10 En el Mar de Alborán.
Se las traía. Largamos de La Caleta a las 0830 UTC, rumbo directo a Melilla. Quisimos participar en la regata Melilla-Saidia, pero el mal tiempo nos impedía poder llegar.
0830 a 1017 hPa. Mar rizada, cielo totalmente despejado. Sopla del NW de fuerza 1. Y así navegamos unas cuatro horas, hasta que entramos en las influencias de Alborán, y empezó a entrar mar y viento, que nos obligó a rizar. Y así navegamos poco tiempo hasta que desapareció el viento, que nos entraba de morro, y prácticamente todo era aparente. Mar y más mar. Olas de hasta dos metros, pero incómodo. Y cruzado. Dando brincos indeseados mil veces mil. Y pensamos en poner máquina, para salir cuanto antes del canal. Pero ese mar se quedó con nosotros hasta casi el mismo Melilla.

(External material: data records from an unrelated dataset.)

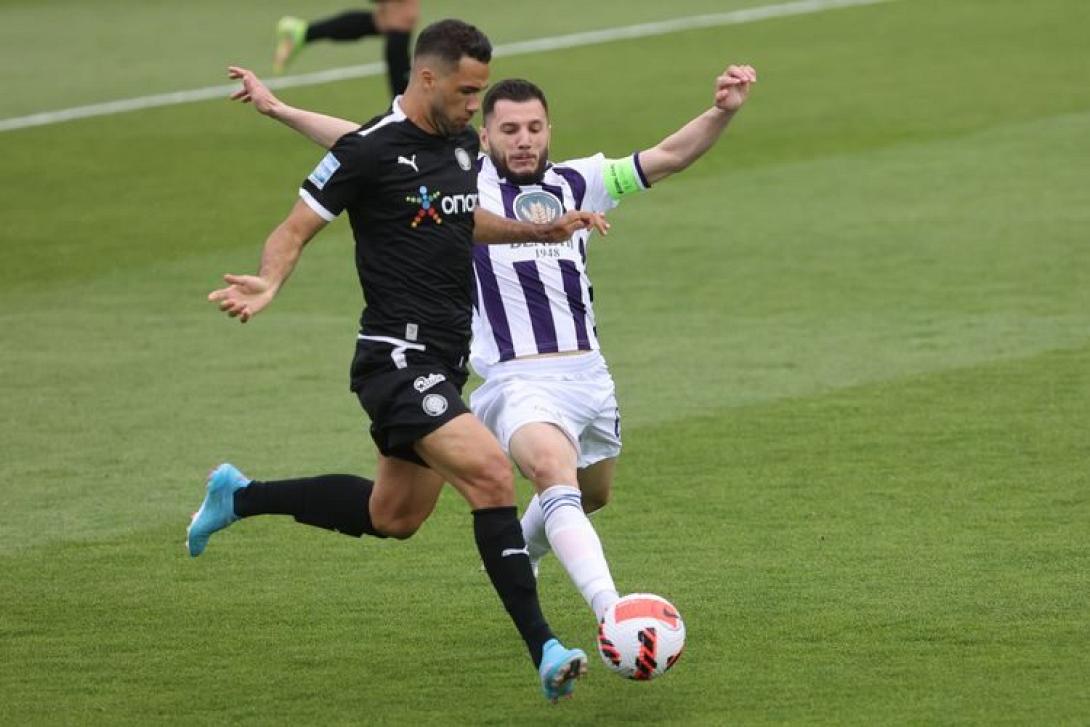 οφη απολλων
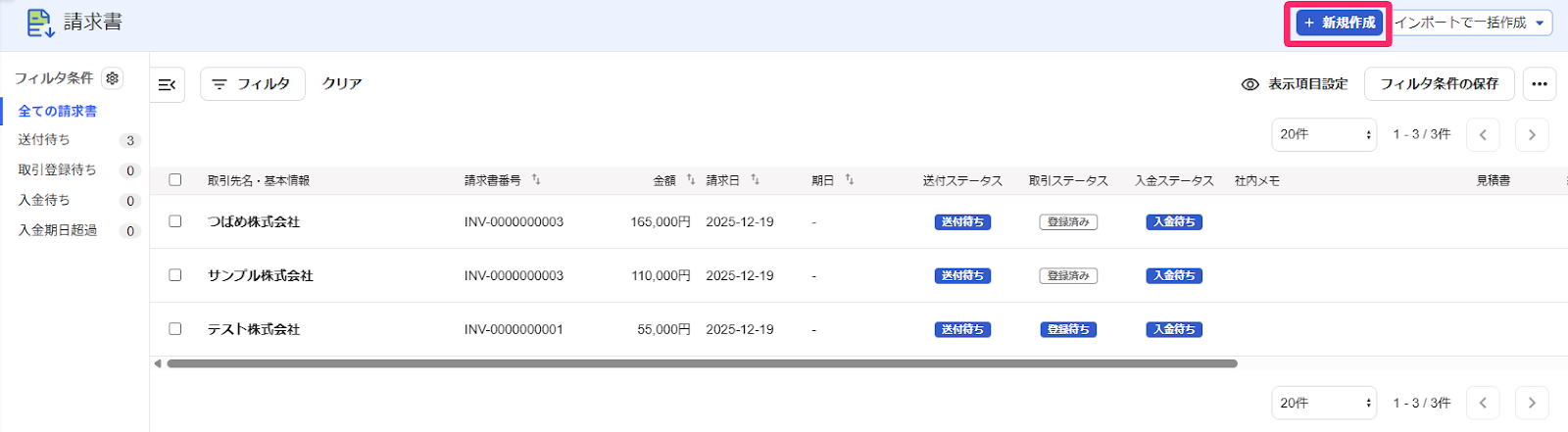 新規作成ボタンを指し示しているスクリーンショット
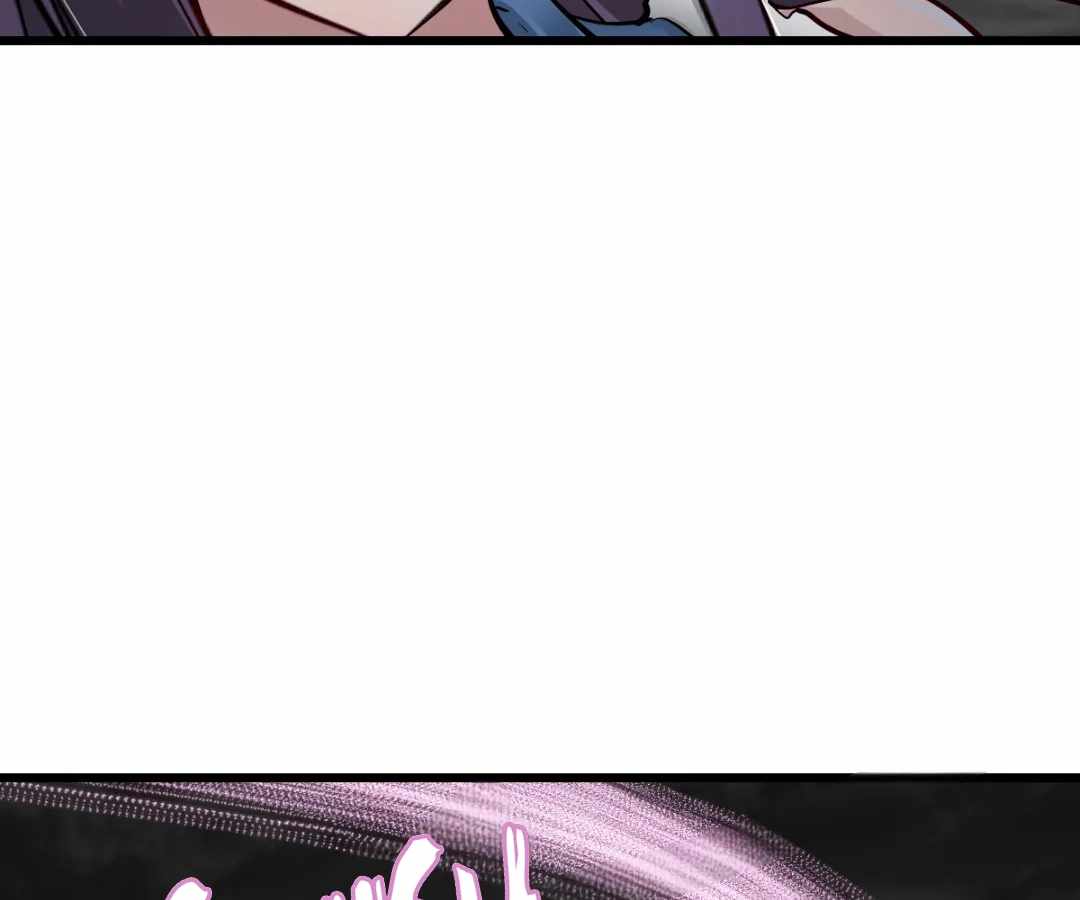 Divine Hand Chapter 43 - Page 46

Siempre me queda la duda de cómo navegar en estas circunstancias. Si ir más despacio para navegar más cómodo, o acelerar para acabar lo antes posible aunque más incómodo. Pienso que voy de crucero. ¿Quién me espera?. ¿Cambio el rumbo?. Lo mejor, esperar una meteo más favorable. La impaciencia, como en este caso, es mala compañía.
Navegamos con la esperanza de la conversación del día anterior con el Penca en la Caleta de Vélez, a la lumbre de sus espetos.
Sólo mar. Ni viento. Ni delfines. Ni gaviotas. Mar. Ruido de motor. Cabeceos, Balanceos. Mar. Ni comer. Ni beber. Deseando llegar, y saber que no puede ser, que queda, que sólo debemos esperar, y seguir. Ni fotos. No hay fotos del mal mar de Alborán.
Y así fue, movidos, cansados, deseando descansar, como llegamos a las 0330 UTC a amarrar. Y dormir. Nos faltó el tiempo para oír el silencio del motor, y ponernos a dormir.
Buenas noches. Hasta mañana, digo, hoy.